汉军在山西对勾结外虏的官商边将大开杀戒,原本是为了肃清内患,可却带来了意外之喜——
竟捎带脚地把满清在山西经营多年的情报网,也给一锅端了。
纵观后金的发家史,使间、用间的记载随处可见。
老野猪皮努尔哈赤最善此道,小到打听消息、套取明军布防,大到策反边将、里应外合破城;
桩桩件件都离不开奸细的功劳。
努尔哈赤还曾十分得意地总结过自己的战术:“夫不劳兵力而克敌者,是擅智巧谋略,诚为三军主帅。”

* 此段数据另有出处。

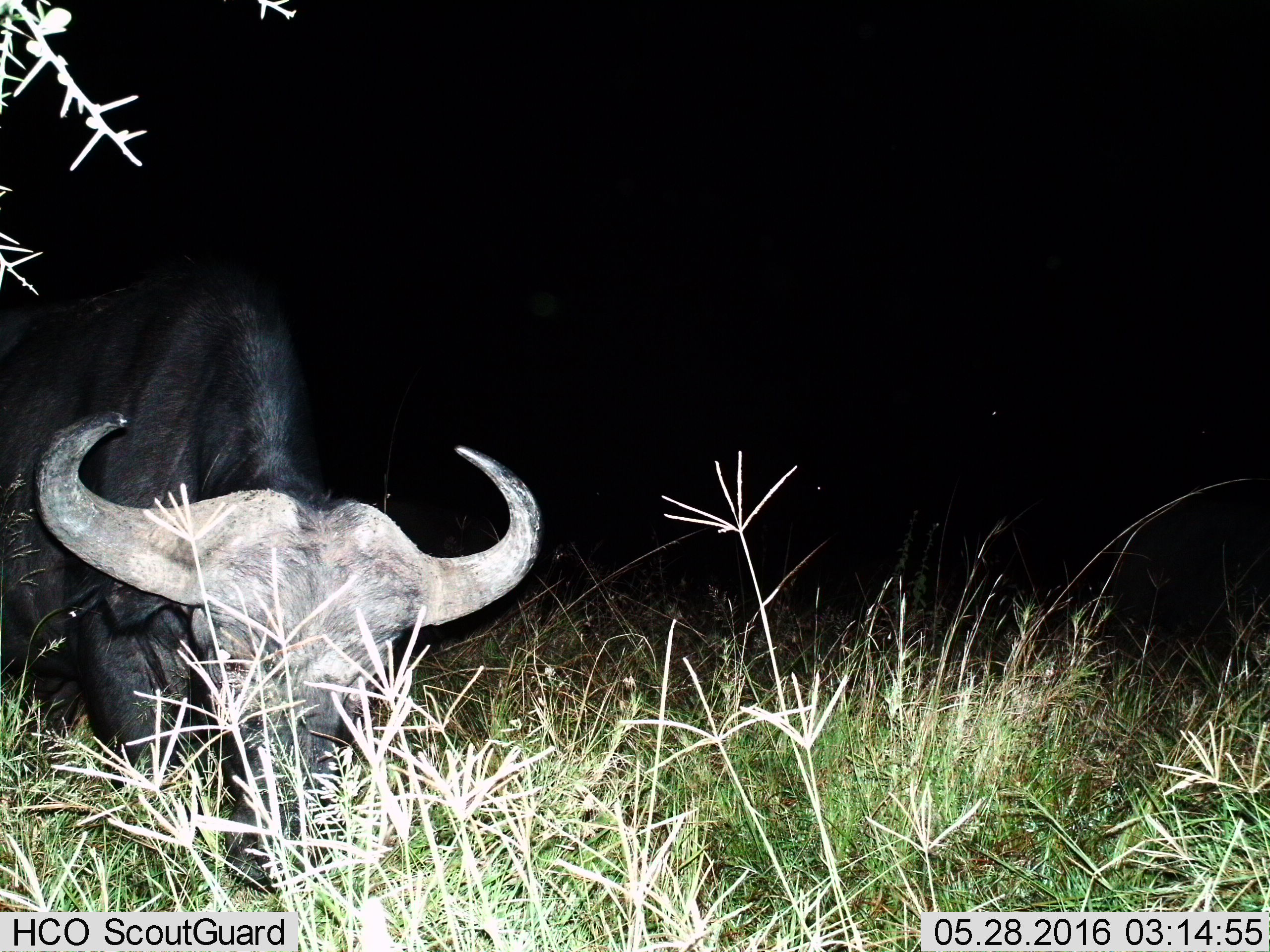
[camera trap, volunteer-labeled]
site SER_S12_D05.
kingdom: Animalia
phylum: Chordata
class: Mammalia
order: Artiodactyla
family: Bovidae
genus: Syncerus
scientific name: Syncerus caffer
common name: african buffalo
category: buffalo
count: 1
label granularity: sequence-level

这既是女真人初期实力弱小、难以与大明正面抗衡的无奈之举,更与其种群的渔猎属性密不可分。
在白山黑水的密林里,猎人从来不靠蛮力捕猎,而是靠伪装、陷阱、诱使等法子。
这种从渔猎生活里磨出来的技巧,用在行军打仗里,便成了女真人使间、用间,以弱胜强的惯用伎俩。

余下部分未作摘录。